The woman in white is there beside the drive, and she’s already smiling. A knowing gleam lights her eye.
“Well, how was the ball?” she asks, as Cinder-Girl turns to face her with the most elated expression. “I hear the prince is looking for fair maidens. Did he speak with you?”
The girl rushes to grasp the woman’s hands in hers, clasping them gratefully and beaming up at her.
“It was lovely! I’ve never seen anything so lovely,” she all but gushes, her smile brighter and broader than they’d ever seen it. “The castle is beautiful; it feels so alive and warm. And yes, I met the Prince—although hush, he certainly isn’t looking for me—he’s so kind. I very much enjoyed speaking with him. He asked me to dance, too; I had as wonderful a time as he seemed to. Thank you! Thank you dearly.”
The woman laughs gently. It isn’t a laugh one would describe as warm, but neither is it cold in the sense some laughs can be—it's soft and beautiful, almost crystalline.
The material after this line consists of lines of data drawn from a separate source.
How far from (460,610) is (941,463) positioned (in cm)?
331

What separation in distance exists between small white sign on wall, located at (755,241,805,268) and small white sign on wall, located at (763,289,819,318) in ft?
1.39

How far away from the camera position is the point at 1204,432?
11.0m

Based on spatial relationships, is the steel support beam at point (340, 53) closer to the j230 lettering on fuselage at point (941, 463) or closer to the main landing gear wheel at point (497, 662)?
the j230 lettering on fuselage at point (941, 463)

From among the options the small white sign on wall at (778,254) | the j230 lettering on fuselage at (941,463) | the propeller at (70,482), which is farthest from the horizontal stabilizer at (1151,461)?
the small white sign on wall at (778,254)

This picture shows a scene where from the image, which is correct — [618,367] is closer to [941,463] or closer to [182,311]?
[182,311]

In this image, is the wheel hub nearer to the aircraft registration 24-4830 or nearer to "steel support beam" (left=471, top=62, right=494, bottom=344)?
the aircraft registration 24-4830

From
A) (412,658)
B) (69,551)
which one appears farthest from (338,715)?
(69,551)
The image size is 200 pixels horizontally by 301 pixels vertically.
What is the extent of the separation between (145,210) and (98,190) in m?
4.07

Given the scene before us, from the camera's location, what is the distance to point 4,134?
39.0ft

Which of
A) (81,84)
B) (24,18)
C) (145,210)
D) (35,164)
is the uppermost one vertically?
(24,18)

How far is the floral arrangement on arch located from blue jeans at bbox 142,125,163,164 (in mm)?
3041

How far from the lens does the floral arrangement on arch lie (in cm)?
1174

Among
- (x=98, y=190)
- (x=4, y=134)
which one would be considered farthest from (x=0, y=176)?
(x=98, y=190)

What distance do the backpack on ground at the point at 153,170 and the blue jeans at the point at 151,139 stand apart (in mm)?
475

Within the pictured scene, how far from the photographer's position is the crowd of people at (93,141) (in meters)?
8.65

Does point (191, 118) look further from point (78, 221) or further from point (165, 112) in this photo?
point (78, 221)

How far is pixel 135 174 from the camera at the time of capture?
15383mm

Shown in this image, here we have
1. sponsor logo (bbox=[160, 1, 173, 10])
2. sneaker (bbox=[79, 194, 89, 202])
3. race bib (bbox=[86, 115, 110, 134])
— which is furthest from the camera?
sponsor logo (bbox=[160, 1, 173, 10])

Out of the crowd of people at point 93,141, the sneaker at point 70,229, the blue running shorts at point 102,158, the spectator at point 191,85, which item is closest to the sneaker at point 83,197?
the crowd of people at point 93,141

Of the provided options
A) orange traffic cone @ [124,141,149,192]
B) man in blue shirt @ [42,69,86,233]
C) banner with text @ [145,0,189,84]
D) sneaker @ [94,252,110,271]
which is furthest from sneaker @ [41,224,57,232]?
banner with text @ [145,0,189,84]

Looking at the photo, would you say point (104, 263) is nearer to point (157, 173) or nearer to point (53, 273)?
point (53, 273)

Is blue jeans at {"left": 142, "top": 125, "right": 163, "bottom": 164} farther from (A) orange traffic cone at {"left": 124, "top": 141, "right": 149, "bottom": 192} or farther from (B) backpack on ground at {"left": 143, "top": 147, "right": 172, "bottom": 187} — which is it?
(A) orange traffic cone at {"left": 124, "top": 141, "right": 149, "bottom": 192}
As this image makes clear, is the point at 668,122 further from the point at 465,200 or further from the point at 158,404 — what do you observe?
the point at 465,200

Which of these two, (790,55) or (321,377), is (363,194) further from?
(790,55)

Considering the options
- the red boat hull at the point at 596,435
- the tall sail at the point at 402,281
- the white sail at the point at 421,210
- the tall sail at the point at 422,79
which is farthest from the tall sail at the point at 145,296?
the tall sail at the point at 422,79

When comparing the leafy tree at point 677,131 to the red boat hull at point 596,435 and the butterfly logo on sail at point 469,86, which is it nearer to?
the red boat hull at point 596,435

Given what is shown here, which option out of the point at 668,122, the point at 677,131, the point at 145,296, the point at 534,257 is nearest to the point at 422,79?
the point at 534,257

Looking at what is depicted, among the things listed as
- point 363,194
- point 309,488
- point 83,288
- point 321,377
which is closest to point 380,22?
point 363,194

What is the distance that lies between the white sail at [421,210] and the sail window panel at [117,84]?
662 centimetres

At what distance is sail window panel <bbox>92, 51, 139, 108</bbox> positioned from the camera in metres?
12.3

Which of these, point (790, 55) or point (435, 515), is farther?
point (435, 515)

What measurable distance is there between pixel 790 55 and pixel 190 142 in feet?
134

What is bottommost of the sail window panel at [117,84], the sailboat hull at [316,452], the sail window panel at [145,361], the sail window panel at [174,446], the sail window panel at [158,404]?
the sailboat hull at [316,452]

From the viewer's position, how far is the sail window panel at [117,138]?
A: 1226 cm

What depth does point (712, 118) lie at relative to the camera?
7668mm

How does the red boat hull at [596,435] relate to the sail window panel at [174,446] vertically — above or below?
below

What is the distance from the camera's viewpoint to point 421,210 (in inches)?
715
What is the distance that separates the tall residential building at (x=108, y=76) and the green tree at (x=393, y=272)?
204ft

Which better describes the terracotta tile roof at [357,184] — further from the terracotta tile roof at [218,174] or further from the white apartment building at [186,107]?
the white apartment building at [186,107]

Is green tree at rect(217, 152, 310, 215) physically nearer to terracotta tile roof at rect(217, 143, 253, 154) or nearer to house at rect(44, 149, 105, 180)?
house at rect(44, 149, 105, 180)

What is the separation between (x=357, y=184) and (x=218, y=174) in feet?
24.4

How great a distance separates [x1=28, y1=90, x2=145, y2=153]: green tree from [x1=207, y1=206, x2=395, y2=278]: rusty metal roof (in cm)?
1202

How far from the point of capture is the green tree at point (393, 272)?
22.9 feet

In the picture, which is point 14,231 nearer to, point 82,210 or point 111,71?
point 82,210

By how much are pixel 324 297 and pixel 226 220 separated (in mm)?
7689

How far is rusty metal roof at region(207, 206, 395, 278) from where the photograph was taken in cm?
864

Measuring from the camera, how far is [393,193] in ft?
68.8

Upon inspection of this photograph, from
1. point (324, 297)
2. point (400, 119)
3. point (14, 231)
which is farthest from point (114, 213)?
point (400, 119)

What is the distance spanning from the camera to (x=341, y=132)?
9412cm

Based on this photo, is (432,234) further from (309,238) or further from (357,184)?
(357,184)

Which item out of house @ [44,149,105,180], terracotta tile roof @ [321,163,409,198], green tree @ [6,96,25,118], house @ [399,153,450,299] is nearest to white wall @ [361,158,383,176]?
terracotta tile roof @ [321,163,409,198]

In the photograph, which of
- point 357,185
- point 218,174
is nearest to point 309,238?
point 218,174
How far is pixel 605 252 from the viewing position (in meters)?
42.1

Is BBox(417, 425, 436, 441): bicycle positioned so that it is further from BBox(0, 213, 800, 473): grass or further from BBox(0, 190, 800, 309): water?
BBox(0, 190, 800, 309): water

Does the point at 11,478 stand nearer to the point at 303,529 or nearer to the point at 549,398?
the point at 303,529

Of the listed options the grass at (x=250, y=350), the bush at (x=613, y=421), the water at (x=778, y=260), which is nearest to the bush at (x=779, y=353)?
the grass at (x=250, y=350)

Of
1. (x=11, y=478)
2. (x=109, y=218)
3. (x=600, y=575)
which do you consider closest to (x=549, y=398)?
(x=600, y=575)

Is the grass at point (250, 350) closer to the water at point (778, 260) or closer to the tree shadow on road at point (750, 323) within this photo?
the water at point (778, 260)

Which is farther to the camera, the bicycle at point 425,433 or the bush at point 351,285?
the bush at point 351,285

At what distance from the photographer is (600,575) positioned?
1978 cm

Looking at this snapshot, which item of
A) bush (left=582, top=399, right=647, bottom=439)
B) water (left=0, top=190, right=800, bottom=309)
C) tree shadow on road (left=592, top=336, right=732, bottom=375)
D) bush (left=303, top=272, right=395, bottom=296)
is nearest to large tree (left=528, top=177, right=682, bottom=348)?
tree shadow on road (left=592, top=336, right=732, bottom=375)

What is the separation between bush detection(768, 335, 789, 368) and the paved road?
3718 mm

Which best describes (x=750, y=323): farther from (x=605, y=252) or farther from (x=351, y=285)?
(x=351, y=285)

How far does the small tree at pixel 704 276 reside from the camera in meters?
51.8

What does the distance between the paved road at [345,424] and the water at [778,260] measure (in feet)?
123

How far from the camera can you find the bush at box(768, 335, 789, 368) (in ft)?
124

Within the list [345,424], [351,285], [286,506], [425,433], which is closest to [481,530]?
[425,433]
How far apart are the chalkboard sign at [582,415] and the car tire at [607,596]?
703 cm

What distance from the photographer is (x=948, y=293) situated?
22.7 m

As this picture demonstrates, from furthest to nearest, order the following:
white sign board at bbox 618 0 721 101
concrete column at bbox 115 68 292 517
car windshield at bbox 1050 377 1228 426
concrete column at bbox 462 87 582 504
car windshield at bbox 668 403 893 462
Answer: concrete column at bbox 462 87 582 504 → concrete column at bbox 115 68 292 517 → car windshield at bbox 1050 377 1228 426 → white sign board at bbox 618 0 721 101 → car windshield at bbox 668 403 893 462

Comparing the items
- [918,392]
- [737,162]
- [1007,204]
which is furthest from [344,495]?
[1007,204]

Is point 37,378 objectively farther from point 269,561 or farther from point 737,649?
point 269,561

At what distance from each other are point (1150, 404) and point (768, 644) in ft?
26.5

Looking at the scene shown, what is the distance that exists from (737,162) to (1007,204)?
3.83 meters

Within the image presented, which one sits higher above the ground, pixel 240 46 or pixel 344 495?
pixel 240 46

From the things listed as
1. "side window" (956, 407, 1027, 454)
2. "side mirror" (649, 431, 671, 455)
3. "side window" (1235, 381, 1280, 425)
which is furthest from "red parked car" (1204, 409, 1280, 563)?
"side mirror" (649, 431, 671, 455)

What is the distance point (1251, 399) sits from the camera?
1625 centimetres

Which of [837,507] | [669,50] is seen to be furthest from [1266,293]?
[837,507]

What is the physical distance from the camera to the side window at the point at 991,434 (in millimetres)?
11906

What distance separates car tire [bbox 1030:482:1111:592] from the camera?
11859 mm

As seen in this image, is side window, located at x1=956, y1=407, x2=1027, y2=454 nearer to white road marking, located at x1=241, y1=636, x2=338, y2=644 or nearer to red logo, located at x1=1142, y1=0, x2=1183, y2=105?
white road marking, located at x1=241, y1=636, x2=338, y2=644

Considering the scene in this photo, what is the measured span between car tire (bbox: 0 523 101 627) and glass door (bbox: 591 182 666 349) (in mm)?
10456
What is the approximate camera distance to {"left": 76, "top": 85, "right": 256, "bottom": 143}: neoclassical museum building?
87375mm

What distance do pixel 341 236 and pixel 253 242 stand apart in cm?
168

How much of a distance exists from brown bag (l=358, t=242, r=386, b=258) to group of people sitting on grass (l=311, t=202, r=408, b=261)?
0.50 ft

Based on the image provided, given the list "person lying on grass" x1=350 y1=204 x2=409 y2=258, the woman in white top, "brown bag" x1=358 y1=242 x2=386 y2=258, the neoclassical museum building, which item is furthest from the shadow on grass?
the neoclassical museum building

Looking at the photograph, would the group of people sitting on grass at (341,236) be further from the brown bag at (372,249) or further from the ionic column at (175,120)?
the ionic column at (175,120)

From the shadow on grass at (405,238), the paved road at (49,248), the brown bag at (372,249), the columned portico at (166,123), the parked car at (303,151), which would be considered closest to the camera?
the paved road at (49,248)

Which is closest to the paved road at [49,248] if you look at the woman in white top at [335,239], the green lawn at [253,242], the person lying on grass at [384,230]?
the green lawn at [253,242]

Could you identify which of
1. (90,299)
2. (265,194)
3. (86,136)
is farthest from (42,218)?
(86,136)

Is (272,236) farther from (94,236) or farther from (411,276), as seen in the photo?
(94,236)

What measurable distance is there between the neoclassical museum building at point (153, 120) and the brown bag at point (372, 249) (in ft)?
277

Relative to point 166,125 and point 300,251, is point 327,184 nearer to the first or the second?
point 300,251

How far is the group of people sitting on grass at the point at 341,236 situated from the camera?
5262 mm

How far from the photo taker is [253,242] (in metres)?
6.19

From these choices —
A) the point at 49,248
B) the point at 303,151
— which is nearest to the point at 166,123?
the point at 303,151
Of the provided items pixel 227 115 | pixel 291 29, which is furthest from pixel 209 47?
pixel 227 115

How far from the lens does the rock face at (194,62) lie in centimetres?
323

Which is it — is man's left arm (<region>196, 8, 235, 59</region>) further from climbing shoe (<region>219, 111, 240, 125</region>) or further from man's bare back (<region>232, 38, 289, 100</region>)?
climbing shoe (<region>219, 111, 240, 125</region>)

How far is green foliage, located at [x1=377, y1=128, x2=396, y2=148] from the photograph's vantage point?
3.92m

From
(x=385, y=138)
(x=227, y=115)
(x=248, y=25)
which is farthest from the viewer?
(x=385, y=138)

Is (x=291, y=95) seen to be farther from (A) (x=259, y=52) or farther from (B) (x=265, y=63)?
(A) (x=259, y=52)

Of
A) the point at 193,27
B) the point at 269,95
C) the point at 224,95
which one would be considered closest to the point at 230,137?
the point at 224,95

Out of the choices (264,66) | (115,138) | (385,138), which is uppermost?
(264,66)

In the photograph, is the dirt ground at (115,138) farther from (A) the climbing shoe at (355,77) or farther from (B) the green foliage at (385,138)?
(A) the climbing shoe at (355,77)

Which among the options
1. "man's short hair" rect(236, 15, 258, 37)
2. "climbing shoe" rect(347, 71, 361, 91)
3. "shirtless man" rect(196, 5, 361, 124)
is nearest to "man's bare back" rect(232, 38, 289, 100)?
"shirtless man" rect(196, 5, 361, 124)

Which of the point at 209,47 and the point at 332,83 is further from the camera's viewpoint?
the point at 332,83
“That’s wonderful. Now, up to bed! You’ve made it before midnight, but your sisters will be returning soon.”
“Yes! Of course,” she replies eagerly—turning to smile gratefully at coachman and stroke the nearest horses on their noses and shoulders, then curtsy to the footmen. “Thank you all, very much. I could not ask for a more lovely company.”
It’s a strange moment when all of their new hearts swell with warmth and affection for this girl—and then the world darkens and lightens so quickly they feel as though they’ve fallen asleep and woken up.
They’re them again—six mice, six lizards, a rat, and a pumpkin. And a tattered gray dress.
“Please, would you let me go again tomorrow? The ball will last three days. I had such a wonderful time.”
“Come,” the woman said simply, “and place the pumpkin beneath the bushes.”
The woman in white led the way back to the house, followed by an air-footed girl and a train of tiny critters. There was another silent song in the air, and they thought perhaps the girl could hear it too: one that said yes—but get to bed!
The second evening, when the door of the house thuds shut and the hoofsteps of the family’s carriage fade out of hearing, the rat peeks out of a hole in the kitchen corner to see the Cinder-Girl leap to her feet.
She leans close to the window and watched for more minutes than he quite understands—or maybe he does; it was good to be sure all cats had left before coming out into the open—and then runs with a spring in her step to the back door near the kitchen.
Ever so faintly, like music, the woman’s laughter echoes faintly from outside. Drawn to it like he had been drawn to the silent song, the rat scurries back through the labyrinth of the walls.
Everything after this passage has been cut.